■ DATA TO PROCESS ■
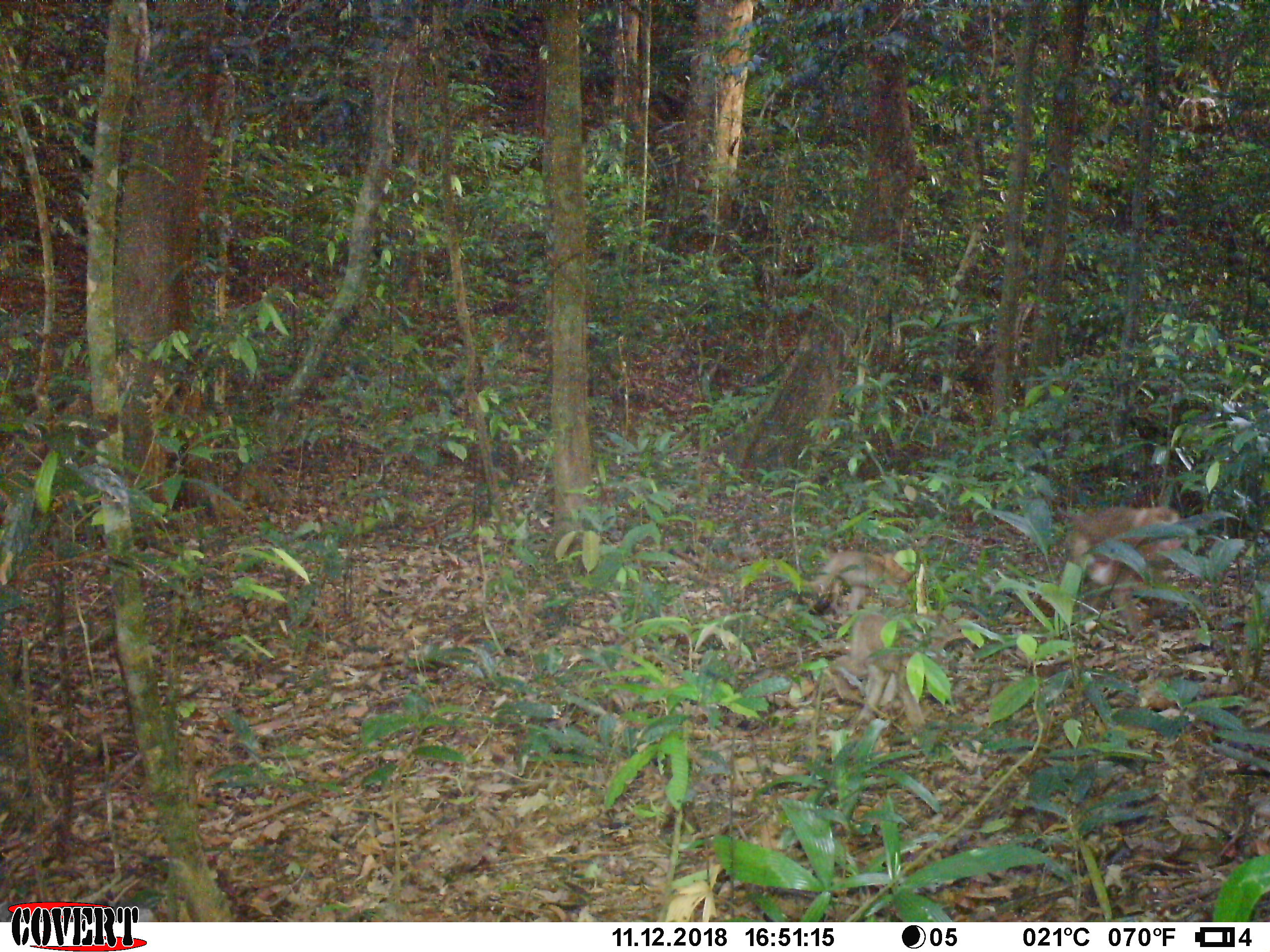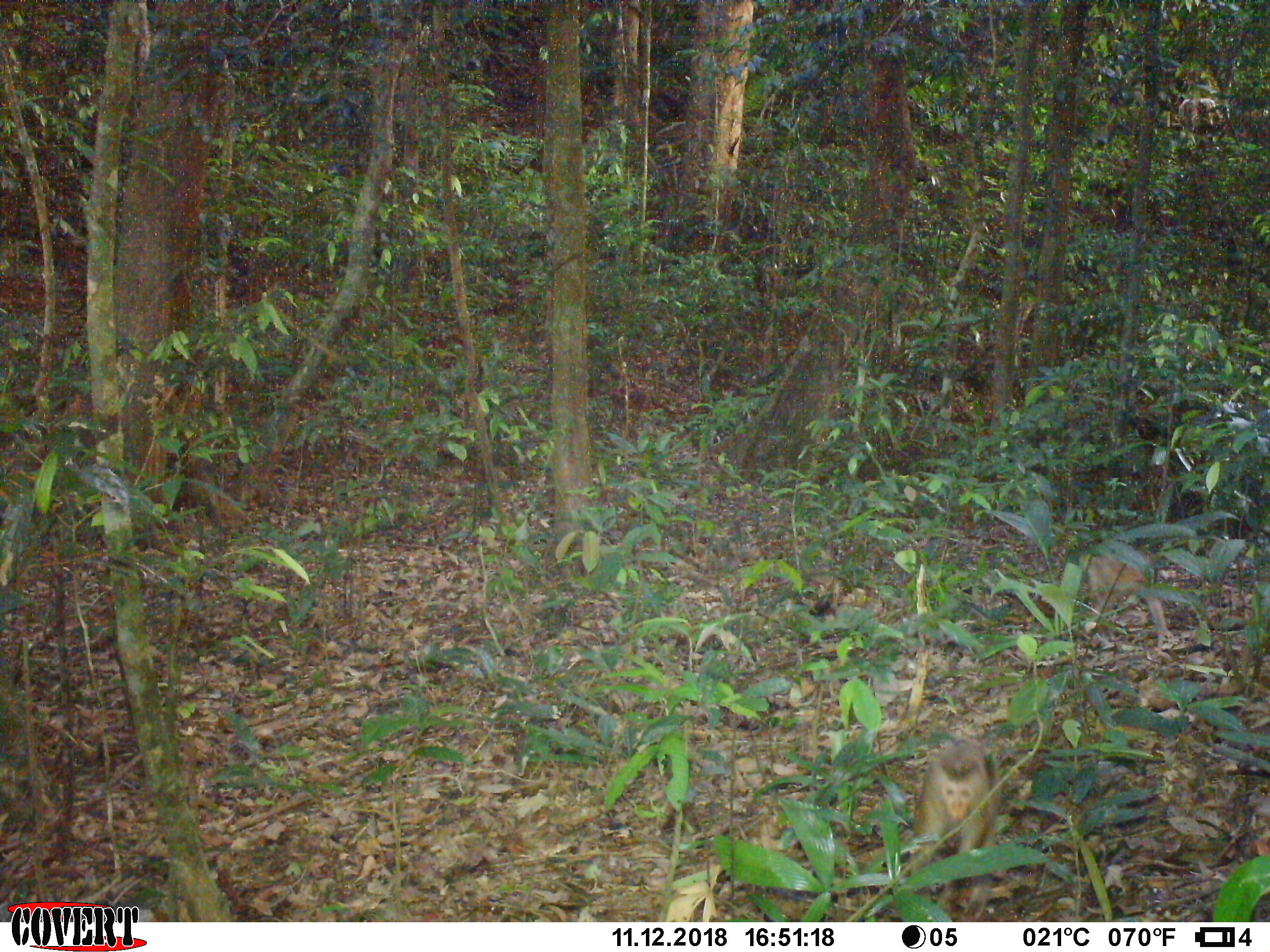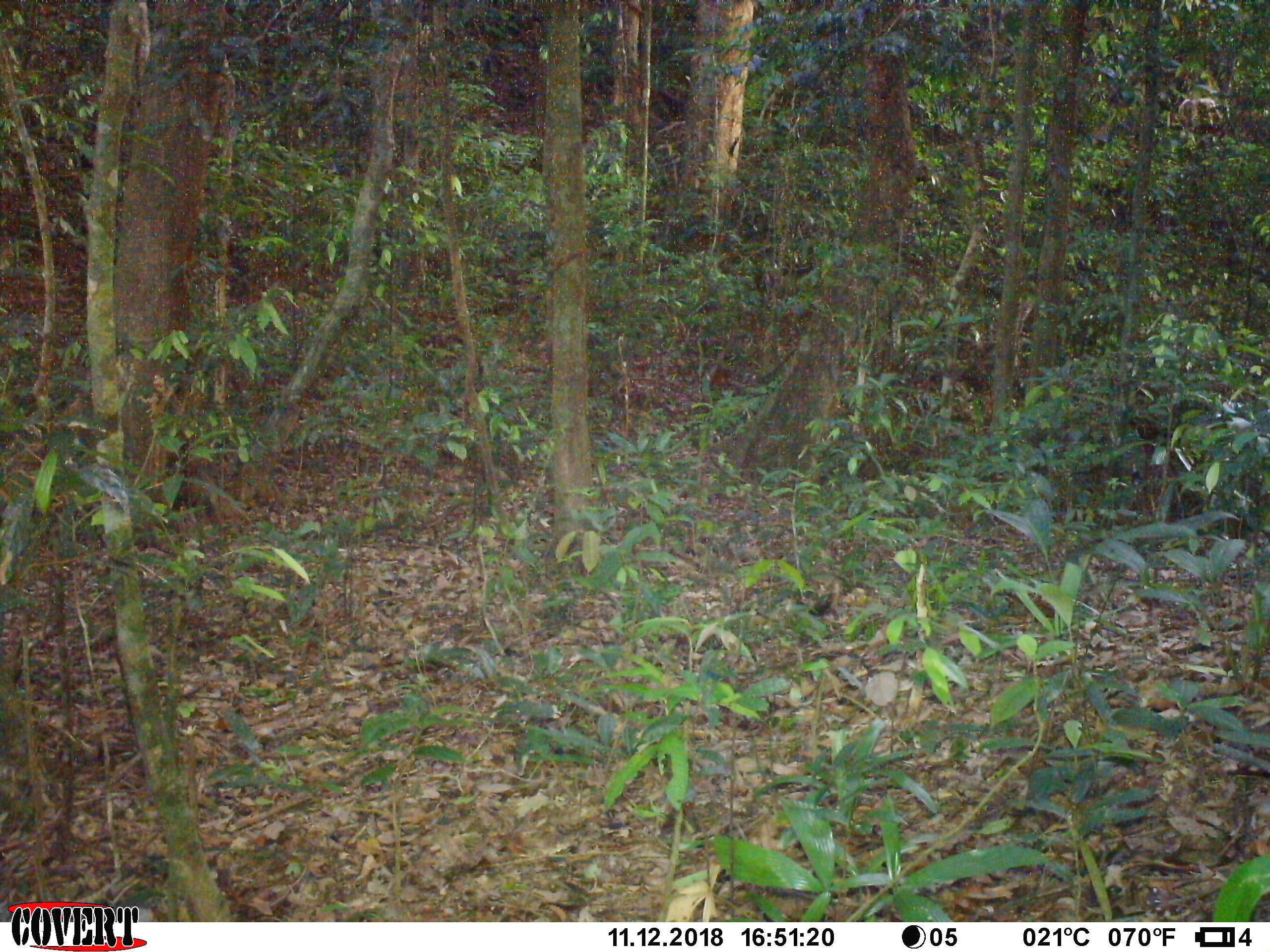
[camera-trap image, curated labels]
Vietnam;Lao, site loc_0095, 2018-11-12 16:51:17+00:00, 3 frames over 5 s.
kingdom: Animalia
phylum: Chordata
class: Mammalia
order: Primates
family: Cercopithecidae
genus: Macaca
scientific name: Macaca nemestrina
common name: pig-tailed macaque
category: pig tailed macaque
Pig tailed macaque (pig-tailed macaque) (Macaca nemestrina). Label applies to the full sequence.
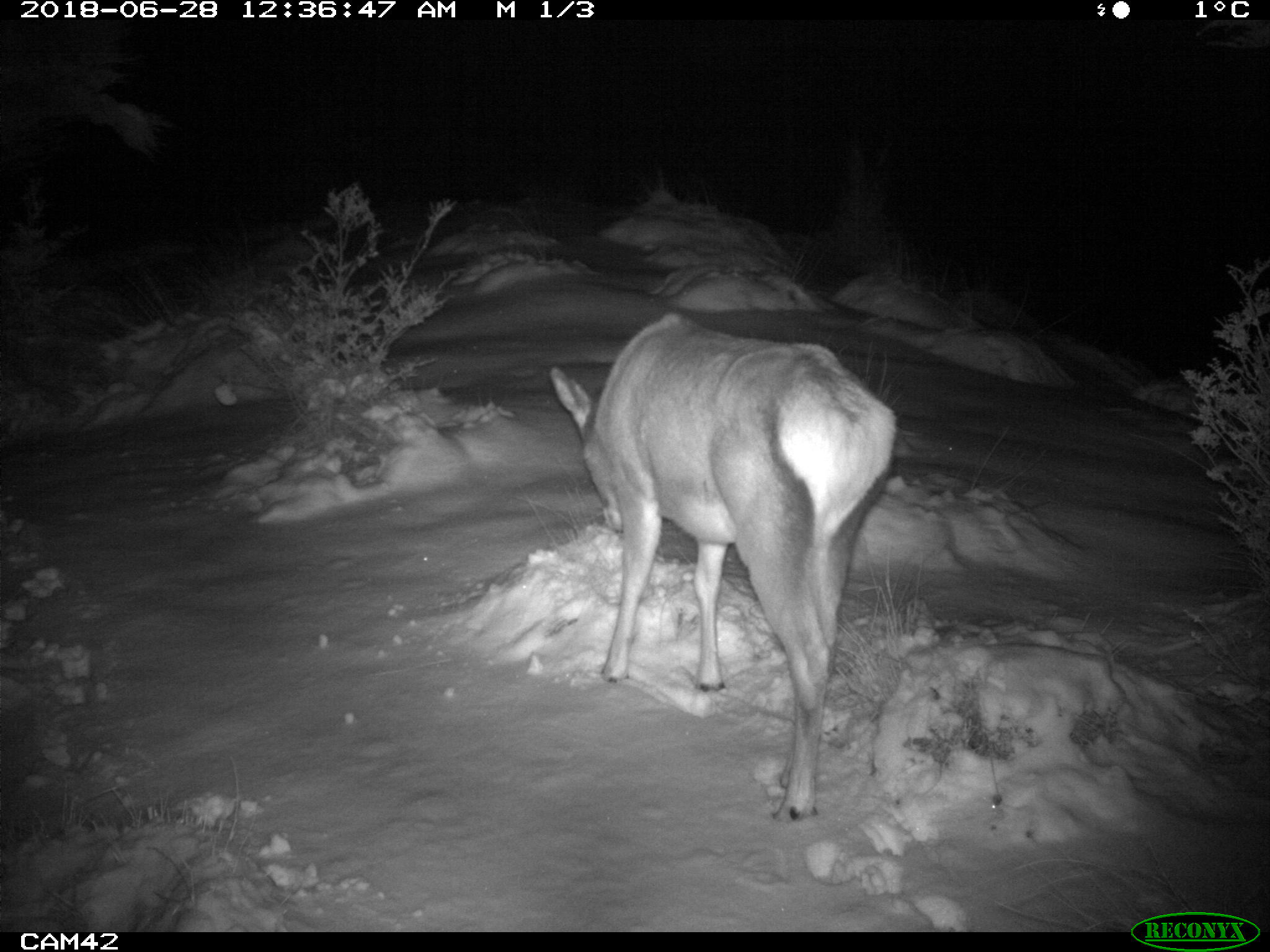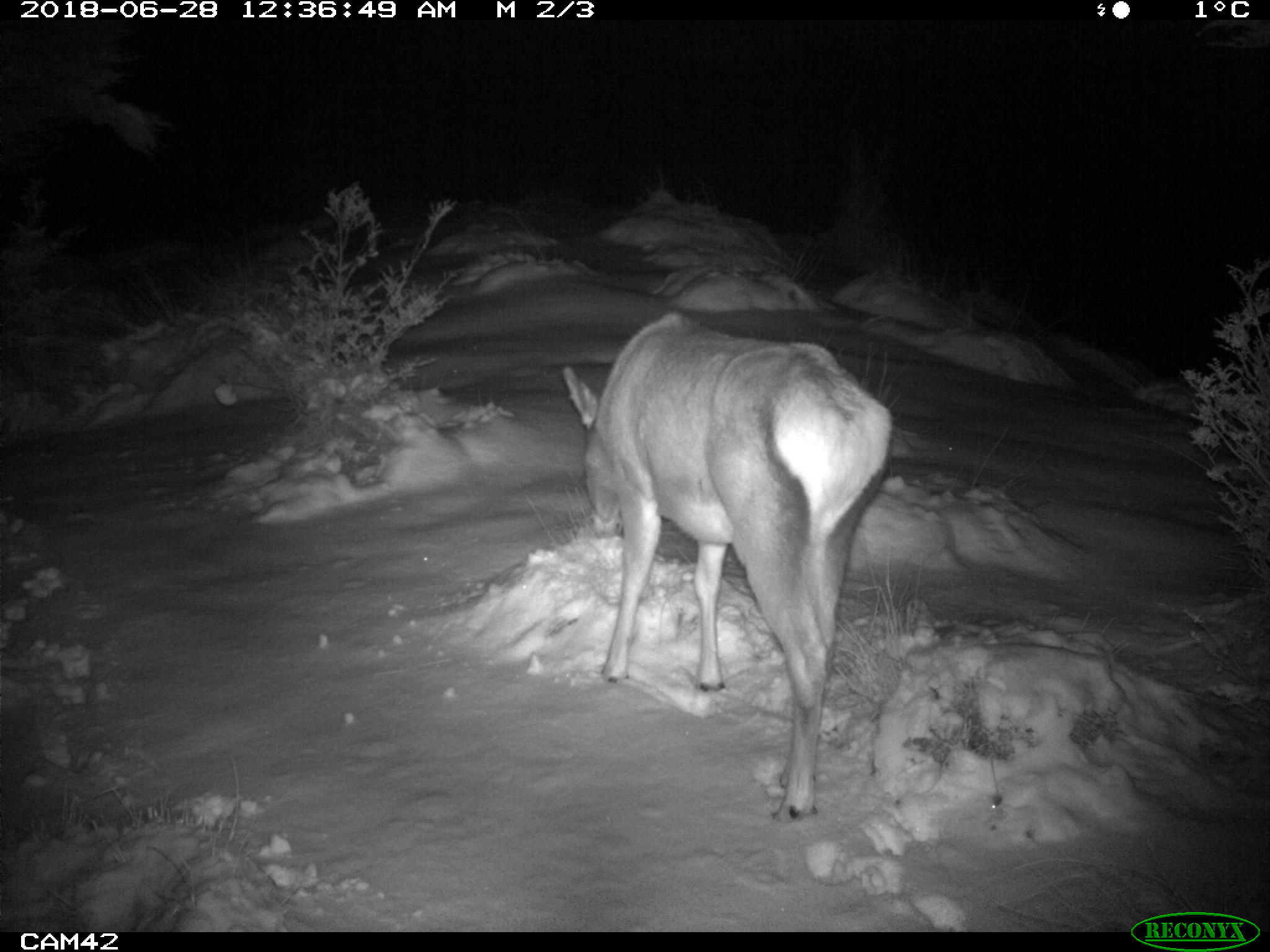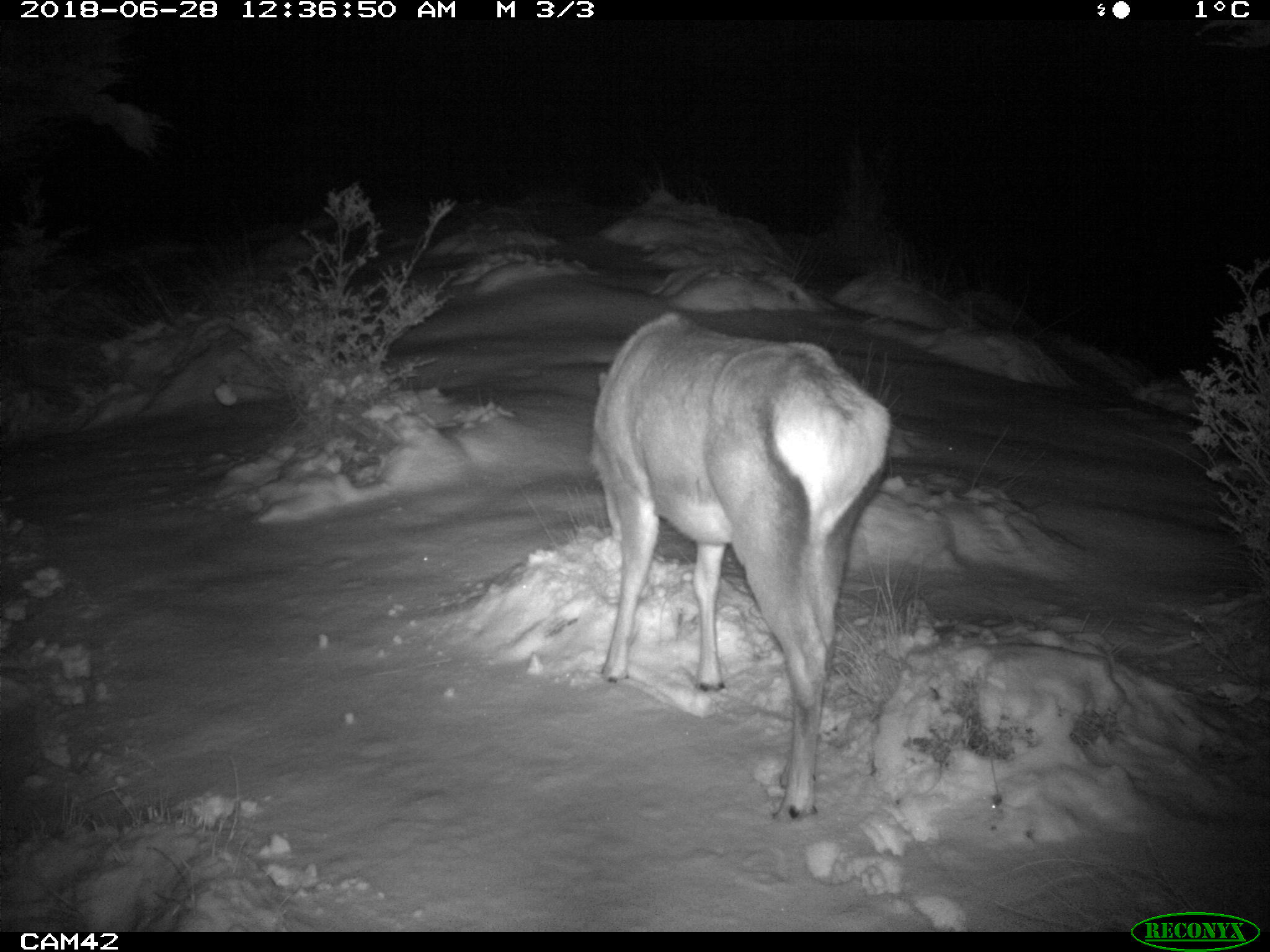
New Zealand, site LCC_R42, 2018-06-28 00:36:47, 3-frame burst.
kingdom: Animalia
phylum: Chordata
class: Mammalia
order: Artiodactyla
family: Cervidae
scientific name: Cervidae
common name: deer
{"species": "deer (Cervidae)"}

■ WHAT YOU ARE ASKED TO DO ■
In the data above, find the line containing "category: pig tailed macaque", then output it and every later line exactly, without the pictures.

■ ANSWER FOR THE TASK ■
category: pig tailed macaque
Pig tailed macaque (pig-tailed macaque) (Macaca nemestrina). Label applies to the full sequence.
New Zealand, site LCC_R42, 2018-06-28 00:36:47, 3-frame burst.
kingdom: Animalia
phylum: Chordata
class: Mammalia
order: Artiodactyla
family: Cervidae
scientific name: Cervidae
common name: deer
{"species": "deer (Cervidae)"}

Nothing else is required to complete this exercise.